Abstract

BACKGROUND: Extracellular ATP, released from platelets and nerve endings, plays significant roles in the regulation of circulation. The effects of ATP depend on the location of the vessels and the species of experimental animals. Until now, studies were limited to arteries, so we compared the effects of ATP in rat vena cava with those in the aorta and attempted to identify the characteristics of their receptors.
METHODS
Vascular rings were isolated from the rat inferior vena cava and descending thoracic aorta. Endothelial cells were preserved or removed by gentle rubbing. The isometric contractions were recorded on polygraph using a force transducer.
RESULTS
In the vena cava ring precontracted by 100 nM norepinephrine (NE), ATP elicited relaxations in a dose-dependent manner. These effects were abolished by removal of the endothelium or pretreatment with a nitric oxide synthase inhibitor. Relaxations to ATP in the vena cava (EC50 :9.9 microM) were less potent than those in the aorta (1.7 microM). The relative order of potencies was ADP>ATP>AMP>adenosine, but the maximal relaxation to ADP was smaller than to ATP. ATP-induced vasorelaxation was blocked by suramin, a nonselective antagonist for P2 purinoceptor and reactive blue-2, a P2Y blocker.
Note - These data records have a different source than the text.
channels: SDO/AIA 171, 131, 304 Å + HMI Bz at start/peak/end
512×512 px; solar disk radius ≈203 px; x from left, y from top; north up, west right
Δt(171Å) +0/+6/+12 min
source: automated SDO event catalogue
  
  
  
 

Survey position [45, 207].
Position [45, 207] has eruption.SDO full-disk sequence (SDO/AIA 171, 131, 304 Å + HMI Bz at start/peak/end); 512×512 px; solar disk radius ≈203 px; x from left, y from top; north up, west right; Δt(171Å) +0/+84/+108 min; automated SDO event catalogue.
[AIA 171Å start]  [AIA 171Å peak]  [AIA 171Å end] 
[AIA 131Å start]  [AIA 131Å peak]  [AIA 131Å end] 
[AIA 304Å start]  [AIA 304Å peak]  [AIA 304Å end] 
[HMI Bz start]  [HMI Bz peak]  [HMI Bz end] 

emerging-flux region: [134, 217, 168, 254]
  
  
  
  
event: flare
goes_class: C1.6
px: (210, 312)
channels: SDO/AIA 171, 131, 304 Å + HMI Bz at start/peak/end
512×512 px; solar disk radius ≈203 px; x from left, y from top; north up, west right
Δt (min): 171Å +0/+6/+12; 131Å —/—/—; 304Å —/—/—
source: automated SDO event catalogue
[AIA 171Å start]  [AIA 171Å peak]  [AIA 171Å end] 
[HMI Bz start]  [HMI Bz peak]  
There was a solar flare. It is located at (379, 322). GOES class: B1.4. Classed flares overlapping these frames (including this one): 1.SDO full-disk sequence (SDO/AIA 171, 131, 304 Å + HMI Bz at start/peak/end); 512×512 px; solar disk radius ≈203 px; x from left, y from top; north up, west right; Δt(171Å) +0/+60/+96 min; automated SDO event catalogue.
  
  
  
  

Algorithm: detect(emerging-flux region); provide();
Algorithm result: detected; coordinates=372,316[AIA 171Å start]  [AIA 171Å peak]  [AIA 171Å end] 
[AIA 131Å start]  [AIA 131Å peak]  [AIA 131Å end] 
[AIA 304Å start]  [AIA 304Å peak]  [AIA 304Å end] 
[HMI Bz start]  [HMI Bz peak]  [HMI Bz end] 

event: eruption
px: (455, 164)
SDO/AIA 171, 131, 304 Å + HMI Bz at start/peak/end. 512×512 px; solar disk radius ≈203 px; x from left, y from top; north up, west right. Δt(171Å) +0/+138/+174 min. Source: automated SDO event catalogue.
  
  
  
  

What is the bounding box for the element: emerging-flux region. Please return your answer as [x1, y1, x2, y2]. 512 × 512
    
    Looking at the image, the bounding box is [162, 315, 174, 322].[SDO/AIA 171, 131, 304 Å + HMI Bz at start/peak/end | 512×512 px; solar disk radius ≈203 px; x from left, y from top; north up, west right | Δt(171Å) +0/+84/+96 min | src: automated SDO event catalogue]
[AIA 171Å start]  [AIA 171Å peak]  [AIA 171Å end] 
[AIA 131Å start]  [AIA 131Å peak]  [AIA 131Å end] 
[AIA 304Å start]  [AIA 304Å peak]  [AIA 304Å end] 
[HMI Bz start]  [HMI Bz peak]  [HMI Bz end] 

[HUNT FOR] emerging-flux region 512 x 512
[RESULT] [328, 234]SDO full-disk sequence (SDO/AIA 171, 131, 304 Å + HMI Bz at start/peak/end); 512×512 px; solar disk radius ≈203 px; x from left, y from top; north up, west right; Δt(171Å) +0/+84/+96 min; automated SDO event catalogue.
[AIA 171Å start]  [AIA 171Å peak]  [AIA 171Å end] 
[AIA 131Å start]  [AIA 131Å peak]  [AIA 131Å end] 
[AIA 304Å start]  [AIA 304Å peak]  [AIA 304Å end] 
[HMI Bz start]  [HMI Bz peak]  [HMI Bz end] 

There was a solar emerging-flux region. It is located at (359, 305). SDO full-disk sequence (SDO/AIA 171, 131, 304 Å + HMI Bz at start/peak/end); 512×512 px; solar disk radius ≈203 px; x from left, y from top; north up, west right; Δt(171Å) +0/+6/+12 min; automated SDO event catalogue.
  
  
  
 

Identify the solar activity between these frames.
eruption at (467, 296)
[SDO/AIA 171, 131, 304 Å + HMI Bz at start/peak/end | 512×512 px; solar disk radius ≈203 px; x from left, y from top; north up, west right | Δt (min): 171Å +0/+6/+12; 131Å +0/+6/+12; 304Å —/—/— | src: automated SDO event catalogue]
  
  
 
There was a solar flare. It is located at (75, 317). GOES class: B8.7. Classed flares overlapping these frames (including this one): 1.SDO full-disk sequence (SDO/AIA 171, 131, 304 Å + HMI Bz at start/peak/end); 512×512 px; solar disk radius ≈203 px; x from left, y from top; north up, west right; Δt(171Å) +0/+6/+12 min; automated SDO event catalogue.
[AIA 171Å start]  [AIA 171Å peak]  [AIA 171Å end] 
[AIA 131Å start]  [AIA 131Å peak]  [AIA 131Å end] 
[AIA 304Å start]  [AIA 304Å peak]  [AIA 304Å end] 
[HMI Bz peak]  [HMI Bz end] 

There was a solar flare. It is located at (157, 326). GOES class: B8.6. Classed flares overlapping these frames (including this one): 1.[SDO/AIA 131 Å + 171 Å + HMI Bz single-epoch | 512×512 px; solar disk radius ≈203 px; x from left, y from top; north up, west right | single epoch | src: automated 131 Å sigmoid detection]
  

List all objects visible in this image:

At basal tension, ATP contracted the vena cava dose-dependently and these effects were potentiated by endothelium-removal. Contractions in the vena cava were also less potent than in the aorta, and the order of potencies was alpha, beta-MeATP>UTP>ATP>ADP>AMP=adenosine. ATP-induced vasoconstriction was blocked by suramin and alpha, beta-MeATP, a desensitizing antagonist of P2X purinoceptor, and potentiated by pretreatment with UTP.
CONCLUSION
These results suggest that ADP and ATP acts on P2Y1- and P2Y2-purinoceptor in the endothelium, respectively and induces vasorelaxation of the vena cava, which is mediated by nitric oxide. Since ATP and UTP induced vasoconstriction in endothelium-denuded condition, it may be mediated by the activation of the P2X and P2Y4, 6 purinoceptor on smooth muscles, respectively.